I can henceforth no longer read the things you write, as your manner and the vitriol you chose to spew at a young person who, despite your wishes to the contrary, has not played any known role in any of the things you despise the ex-president for, have awakened me to exactly the sort of person you must be. I feel filthy for having read these words. My hope is that if not you then your editors will realize the repellent nature of this excrescence you call an editorial and mend your ways through a complete retraction and apology, if not your dismissal.
Cordially,
Gregory Dyas
Derbyshire responds:
From: John Derbyshire
Sent: Tuesday, February 20, 2001
To: Dyas, Greg
Subject: RE: Regarding your 2/15/01 National Review Article
Thanks, Gregory. Your hope is probably vain. The editors, along with most readers, took the piece in the spirit intended, i.e. not all that seriously. They may change their minds when the audit notice arrives from the IRS (Mom's in the Senate, & Dad still has some very powerful friends).
There's no telling how people will take a piece. If 75% of readers take it in the spirit I intended, I feel I'm doing pretty well. (If it was 25% I'd give up writing.) But there is always a large corps of humor-free and irony-proof idiots out there, and there isn't much I can do about that.
I didn't suggest exterminating the Clinton clan (though I didn't rule it out ... sorry, I forgot I'm in an irony-free zone here).
And I DID say she has perfect teeth. Unlike your dentally-challenged columnist,
John Derbyshire
Dyas responds:
From: Dyas, Greg
Sent: Tuesday, February 20, 2001
To: John Derbyshire
Subject: RE: Regarding your 2/15/01 National Review ArticleMr. Derbyshire,
I'm no less irony-challenged than anyone else out there and I certainly understood the intent of the piece's tone. As a writer however you should know that irony is saying something while implying its opposite. If your intent was to say that Chelsea was some sort of wonderful person who'd grow away from her ignominious parents' shadow to be a light for our country's future, you'd have been being ironic, but somehow I don't think that's what you were getting at.
Instead of irony you chose banal cruelty. It's simpler, more direct, and requires much less grammatic acuity. You say what you mean and mean what you say, even if you try to say it cleverly enough to make it look like sardonic "entertainment." Not only that, it feels better to get all that anger out through your fingertips, never mind the innocence of the target and inadequacy of the argument. Ah, and you're right in that you assiduously avoided any outright advocacy of violence (very smart -- one might say "Clintonian" -- of you). Yet that isn't what I accused you of. I said that you lamented the lack of such draconian forms of dictatorial social punishment. You can't combat that accusation because, despite the "spirit intended," that is exactly what you did, the crowning foolishness that topped the pile of silly things you wrote in that article.

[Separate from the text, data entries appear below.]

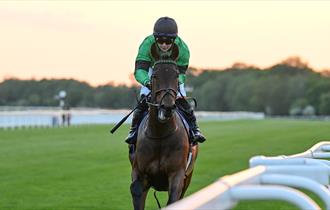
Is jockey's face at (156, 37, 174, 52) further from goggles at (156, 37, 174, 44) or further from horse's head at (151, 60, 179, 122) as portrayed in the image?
horse's head at (151, 60, 179, 122)

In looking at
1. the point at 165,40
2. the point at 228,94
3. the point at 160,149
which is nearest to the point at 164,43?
the point at 165,40

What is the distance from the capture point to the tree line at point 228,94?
123m

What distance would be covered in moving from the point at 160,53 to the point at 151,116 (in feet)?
2.47

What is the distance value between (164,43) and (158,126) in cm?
89

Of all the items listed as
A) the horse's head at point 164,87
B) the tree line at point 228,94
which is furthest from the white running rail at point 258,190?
the tree line at point 228,94

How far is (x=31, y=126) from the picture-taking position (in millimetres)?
38969

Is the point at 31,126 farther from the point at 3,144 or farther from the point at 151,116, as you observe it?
the point at 151,116

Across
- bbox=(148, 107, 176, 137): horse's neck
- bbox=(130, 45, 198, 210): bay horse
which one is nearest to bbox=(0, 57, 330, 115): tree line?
bbox=(130, 45, 198, 210): bay horse

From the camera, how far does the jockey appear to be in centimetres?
700

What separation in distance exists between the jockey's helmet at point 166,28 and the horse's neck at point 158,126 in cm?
81

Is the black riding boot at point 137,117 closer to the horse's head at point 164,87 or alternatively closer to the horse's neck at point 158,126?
the horse's neck at point 158,126

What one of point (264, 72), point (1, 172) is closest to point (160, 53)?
point (1, 172)

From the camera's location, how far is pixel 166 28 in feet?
22.9

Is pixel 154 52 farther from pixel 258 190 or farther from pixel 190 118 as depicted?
pixel 258 190
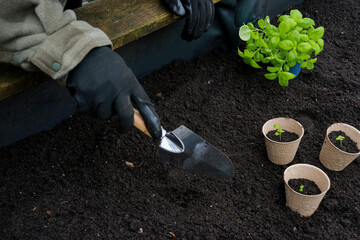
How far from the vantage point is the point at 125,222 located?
1667 millimetres

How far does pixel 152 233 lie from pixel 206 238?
9.0 inches

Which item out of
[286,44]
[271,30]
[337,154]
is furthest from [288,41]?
[337,154]

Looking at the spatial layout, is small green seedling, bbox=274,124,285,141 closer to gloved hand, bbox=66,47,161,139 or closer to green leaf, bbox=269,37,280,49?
green leaf, bbox=269,37,280,49

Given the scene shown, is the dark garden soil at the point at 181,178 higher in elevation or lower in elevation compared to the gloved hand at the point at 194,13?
lower

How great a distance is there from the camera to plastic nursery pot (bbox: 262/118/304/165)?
183 centimetres

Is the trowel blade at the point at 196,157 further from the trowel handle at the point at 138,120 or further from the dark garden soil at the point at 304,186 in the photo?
the dark garden soil at the point at 304,186

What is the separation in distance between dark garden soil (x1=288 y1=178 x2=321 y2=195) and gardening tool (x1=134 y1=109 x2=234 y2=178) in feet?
1.02

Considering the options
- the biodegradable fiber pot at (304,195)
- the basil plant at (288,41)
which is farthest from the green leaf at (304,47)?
the biodegradable fiber pot at (304,195)

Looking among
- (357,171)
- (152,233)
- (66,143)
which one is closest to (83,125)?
(66,143)

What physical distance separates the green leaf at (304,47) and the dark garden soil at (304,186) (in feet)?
2.31

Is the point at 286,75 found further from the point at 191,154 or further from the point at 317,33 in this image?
the point at 191,154

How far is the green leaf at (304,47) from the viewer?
204 cm

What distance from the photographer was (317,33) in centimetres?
208

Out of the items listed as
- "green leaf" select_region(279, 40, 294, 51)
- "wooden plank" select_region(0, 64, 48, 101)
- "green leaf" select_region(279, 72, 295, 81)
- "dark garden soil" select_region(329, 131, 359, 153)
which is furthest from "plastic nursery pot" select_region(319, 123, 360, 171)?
"wooden plank" select_region(0, 64, 48, 101)
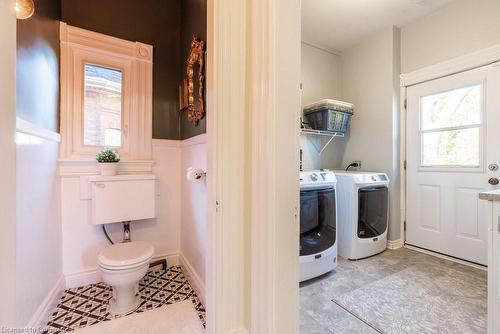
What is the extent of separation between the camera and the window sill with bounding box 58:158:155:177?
1.72 metres

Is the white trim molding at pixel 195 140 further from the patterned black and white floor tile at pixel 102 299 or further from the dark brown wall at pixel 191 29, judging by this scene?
the patterned black and white floor tile at pixel 102 299

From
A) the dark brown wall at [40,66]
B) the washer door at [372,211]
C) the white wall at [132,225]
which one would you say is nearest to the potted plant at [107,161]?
the white wall at [132,225]

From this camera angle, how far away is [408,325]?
54.4 inches

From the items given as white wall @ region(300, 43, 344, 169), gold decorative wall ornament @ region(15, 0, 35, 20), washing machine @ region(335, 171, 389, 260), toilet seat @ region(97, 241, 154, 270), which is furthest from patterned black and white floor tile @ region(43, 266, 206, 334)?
white wall @ region(300, 43, 344, 169)

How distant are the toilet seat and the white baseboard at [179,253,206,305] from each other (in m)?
0.40

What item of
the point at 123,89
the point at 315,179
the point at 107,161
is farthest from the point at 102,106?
the point at 315,179

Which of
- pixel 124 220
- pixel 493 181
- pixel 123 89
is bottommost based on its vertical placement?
pixel 124 220

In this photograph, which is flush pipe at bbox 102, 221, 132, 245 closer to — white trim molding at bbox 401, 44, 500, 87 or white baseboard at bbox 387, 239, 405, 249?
white baseboard at bbox 387, 239, 405, 249

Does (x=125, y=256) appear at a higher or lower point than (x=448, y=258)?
higher

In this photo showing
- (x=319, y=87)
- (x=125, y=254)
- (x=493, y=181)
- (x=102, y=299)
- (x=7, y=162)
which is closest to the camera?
(x=7, y=162)

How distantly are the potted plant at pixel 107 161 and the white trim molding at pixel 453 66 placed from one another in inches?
125

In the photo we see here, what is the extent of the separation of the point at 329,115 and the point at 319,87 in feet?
2.16

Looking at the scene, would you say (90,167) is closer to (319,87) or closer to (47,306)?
(47,306)

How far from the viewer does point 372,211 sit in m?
2.41
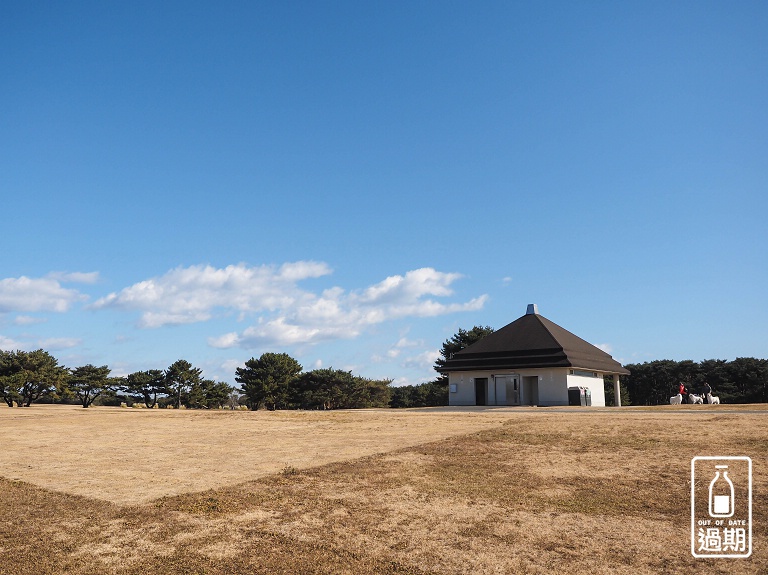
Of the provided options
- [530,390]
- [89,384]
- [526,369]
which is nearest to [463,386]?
[530,390]

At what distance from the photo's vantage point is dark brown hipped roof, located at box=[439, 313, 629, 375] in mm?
43531

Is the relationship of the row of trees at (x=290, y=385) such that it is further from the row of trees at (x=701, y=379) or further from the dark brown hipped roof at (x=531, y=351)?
the row of trees at (x=701, y=379)

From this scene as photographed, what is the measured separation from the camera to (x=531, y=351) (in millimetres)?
44719

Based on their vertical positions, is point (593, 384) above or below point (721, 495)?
below

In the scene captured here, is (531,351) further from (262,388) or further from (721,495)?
(721,495)

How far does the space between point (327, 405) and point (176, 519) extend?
176 feet

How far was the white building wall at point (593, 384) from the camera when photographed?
142 feet

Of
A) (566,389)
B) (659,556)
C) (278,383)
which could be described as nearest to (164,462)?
Result: (659,556)

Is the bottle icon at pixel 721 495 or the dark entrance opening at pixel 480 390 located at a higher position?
the bottle icon at pixel 721 495
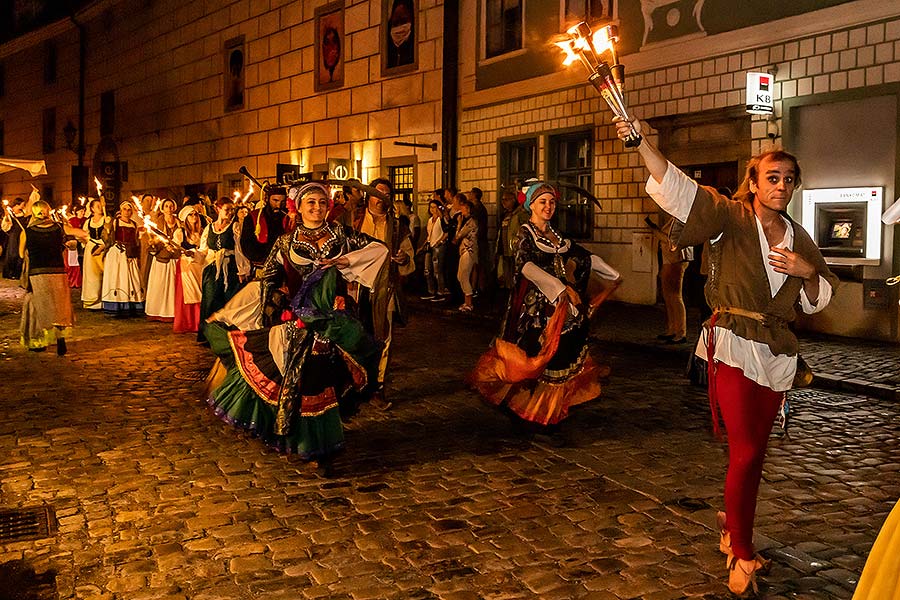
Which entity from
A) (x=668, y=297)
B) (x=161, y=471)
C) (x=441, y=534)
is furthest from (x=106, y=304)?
(x=441, y=534)

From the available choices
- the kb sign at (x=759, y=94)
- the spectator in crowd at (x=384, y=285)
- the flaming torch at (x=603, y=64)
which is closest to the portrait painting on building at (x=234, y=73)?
the kb sign at (x=759, y=94)

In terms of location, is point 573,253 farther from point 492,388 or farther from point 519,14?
point 519,14

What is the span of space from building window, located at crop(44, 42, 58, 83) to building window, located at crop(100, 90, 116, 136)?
5.78 meters

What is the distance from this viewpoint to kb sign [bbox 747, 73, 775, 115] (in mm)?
13750

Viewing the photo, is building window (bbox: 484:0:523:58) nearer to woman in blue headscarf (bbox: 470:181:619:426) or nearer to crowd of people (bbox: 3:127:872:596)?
crowd of people (bbox: 3:127:872:596)

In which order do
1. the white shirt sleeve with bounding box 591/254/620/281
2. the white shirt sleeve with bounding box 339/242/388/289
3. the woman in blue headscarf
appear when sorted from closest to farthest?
the white shirt sleeve with bounding box 339/242/388/289
the woman in blue headscarf
the white shirt sleeve with bounding box 591/254/620/281

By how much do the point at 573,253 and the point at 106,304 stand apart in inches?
475

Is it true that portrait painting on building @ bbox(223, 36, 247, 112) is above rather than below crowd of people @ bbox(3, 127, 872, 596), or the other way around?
above

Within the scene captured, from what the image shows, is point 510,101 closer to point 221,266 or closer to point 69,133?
point 221,266

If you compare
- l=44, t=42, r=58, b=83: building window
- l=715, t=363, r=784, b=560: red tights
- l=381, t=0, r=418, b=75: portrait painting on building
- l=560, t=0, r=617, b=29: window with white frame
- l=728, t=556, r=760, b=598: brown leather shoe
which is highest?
l=44, t=42, r=58, b=83: building window

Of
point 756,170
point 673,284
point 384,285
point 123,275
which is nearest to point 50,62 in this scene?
point 123,275

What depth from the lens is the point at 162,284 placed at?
1535 centimetres

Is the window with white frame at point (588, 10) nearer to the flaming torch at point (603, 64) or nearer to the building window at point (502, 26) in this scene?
the building window at point (502, 26)

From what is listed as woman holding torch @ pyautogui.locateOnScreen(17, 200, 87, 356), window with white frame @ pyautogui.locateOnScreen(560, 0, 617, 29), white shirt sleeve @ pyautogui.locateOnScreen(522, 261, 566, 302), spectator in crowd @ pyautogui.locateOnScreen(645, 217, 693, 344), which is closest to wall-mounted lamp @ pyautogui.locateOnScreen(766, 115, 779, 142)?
spectator in crowd @ pyautogui.locateOnScreen(645, 217, 693, 344)
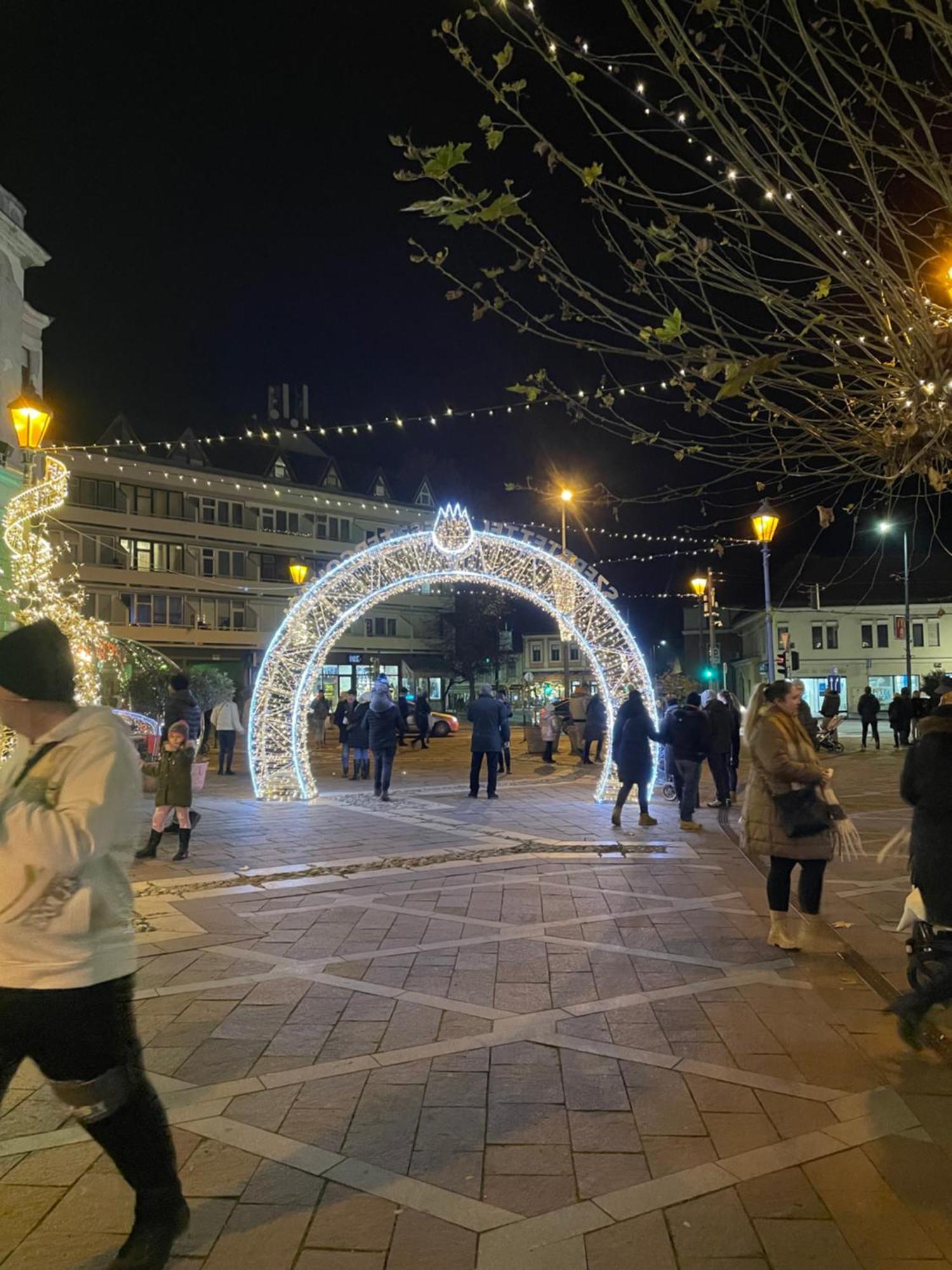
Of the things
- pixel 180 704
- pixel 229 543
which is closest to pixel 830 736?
pixel 180 704

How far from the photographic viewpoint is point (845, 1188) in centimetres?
315

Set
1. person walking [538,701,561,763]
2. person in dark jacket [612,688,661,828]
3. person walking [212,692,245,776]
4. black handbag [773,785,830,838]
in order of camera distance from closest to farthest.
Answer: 1. black handbag [773,785,830,838]
2. person in dark jacket [612,688,661,828]
3. person walking [212,692,245,776]
4. person walking [538,701,561,763]

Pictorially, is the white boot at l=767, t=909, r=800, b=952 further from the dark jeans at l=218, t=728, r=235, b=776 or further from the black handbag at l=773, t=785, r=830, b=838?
the dark jeans at l=218, t=728, r=235, b=776

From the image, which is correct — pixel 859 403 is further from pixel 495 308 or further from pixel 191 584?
pixel 191 584

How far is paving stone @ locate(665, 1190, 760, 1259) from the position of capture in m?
2.80

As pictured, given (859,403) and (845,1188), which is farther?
(859,403)

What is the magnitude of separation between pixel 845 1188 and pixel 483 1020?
2001mm

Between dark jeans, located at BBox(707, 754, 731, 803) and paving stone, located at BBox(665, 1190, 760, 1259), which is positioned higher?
dark jeans, located at BBox(707, 754, 731, 803)

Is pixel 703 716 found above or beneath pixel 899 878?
above

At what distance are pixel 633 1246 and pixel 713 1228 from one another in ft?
0.92

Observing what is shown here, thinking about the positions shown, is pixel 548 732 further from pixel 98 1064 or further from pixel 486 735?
pixel 98 1064

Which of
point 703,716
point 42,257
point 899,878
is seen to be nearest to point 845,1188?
point 899,878

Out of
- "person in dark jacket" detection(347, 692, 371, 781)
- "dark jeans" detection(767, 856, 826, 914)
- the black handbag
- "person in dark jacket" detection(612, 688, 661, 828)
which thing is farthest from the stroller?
Answer: the black handbag

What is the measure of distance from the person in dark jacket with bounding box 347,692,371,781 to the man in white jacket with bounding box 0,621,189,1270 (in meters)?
13.7
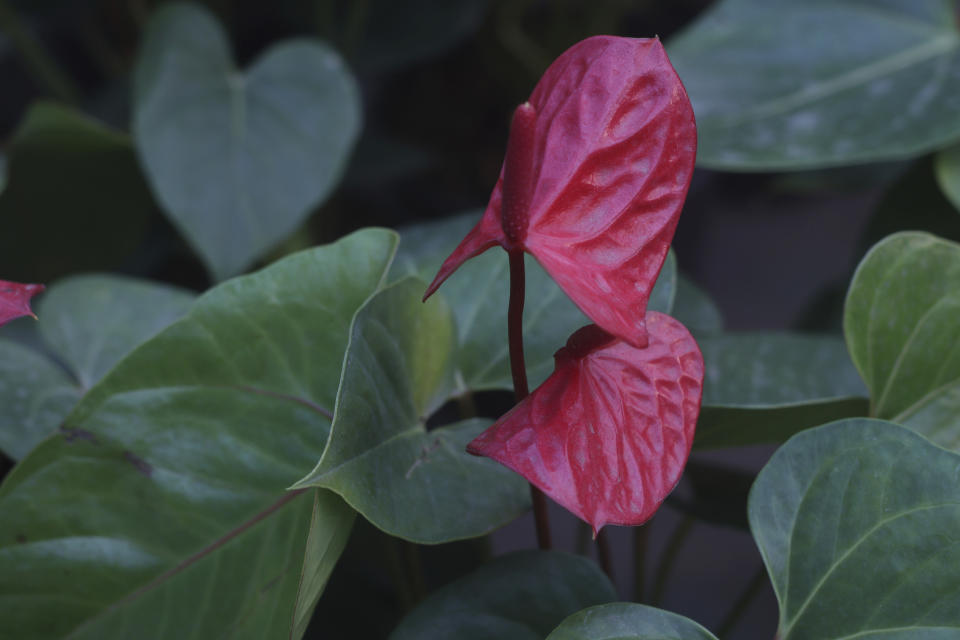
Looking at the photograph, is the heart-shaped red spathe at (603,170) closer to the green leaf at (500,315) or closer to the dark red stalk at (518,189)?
the dark red stalk at (518,189)

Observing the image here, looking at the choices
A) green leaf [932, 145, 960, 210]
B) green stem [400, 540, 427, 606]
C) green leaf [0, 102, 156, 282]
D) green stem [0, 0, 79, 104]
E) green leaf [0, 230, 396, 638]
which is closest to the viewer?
green leaf [0, 230, 396, 638]

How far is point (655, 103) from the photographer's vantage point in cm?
29

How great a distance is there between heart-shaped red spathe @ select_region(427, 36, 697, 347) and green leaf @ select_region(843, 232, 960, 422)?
155mm

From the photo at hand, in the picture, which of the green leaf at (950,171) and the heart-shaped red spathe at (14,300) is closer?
the heart-shaped red spathe at (14,300)

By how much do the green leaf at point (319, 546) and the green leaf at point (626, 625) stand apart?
91 mm

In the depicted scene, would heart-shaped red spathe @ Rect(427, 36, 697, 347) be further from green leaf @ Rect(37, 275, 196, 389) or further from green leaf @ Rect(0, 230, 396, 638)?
green leaf @ Rect(37, 275, 196, 389)

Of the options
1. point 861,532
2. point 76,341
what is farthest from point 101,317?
point 861,532

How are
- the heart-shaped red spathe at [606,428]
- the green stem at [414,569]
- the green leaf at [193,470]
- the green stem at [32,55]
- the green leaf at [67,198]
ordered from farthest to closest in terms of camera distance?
1. the green stem at [32,55]
2. the green leaf at [67,198]
3. the green stem at [414,569]
4. the green leaf at [193,470]
5. the heart-shaped red spathe at [606,428]

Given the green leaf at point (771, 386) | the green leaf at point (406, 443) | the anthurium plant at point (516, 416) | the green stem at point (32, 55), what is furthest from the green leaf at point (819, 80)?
the green stem at point (32, 55)

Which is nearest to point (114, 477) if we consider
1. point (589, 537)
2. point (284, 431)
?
point (284, 431)

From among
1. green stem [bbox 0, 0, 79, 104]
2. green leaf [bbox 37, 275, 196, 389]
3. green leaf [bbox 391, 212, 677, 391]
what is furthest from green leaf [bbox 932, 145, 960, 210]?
green stem [bbox 0, 0, 79, 104]

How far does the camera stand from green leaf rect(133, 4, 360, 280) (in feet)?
2.36

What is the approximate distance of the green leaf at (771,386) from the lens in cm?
39

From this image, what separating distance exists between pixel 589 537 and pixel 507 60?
29.4 inches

Maybe you'll be back looking at your archives a year or two into Bush's presidency and you'll realize that you were more than a little over the top here, maybe a little exultant in the wake of victory, and in your exultation a political civilian got caught in your line of fire. I hope so. How you can write for a profession yet choose not to take ownership of what you say seriously I don't know.
Regards,
Gregory Dyas
Ending with this from Derbyshire:
From: John Derbyshire
Sent: Tuesday, February 20, 2001
To: Dyas, Greg
Subject: RE: Regarding your 2/15/01 National Review ArticleCIVILIAN? She was out there on the trail last year with Mom, doing her bit to keep my state safe for socialism. She could have stayed home. This is no civilian, Greg. As for "cruelty" ... Don't worry about the Clintons. They're well able to take care of themselves.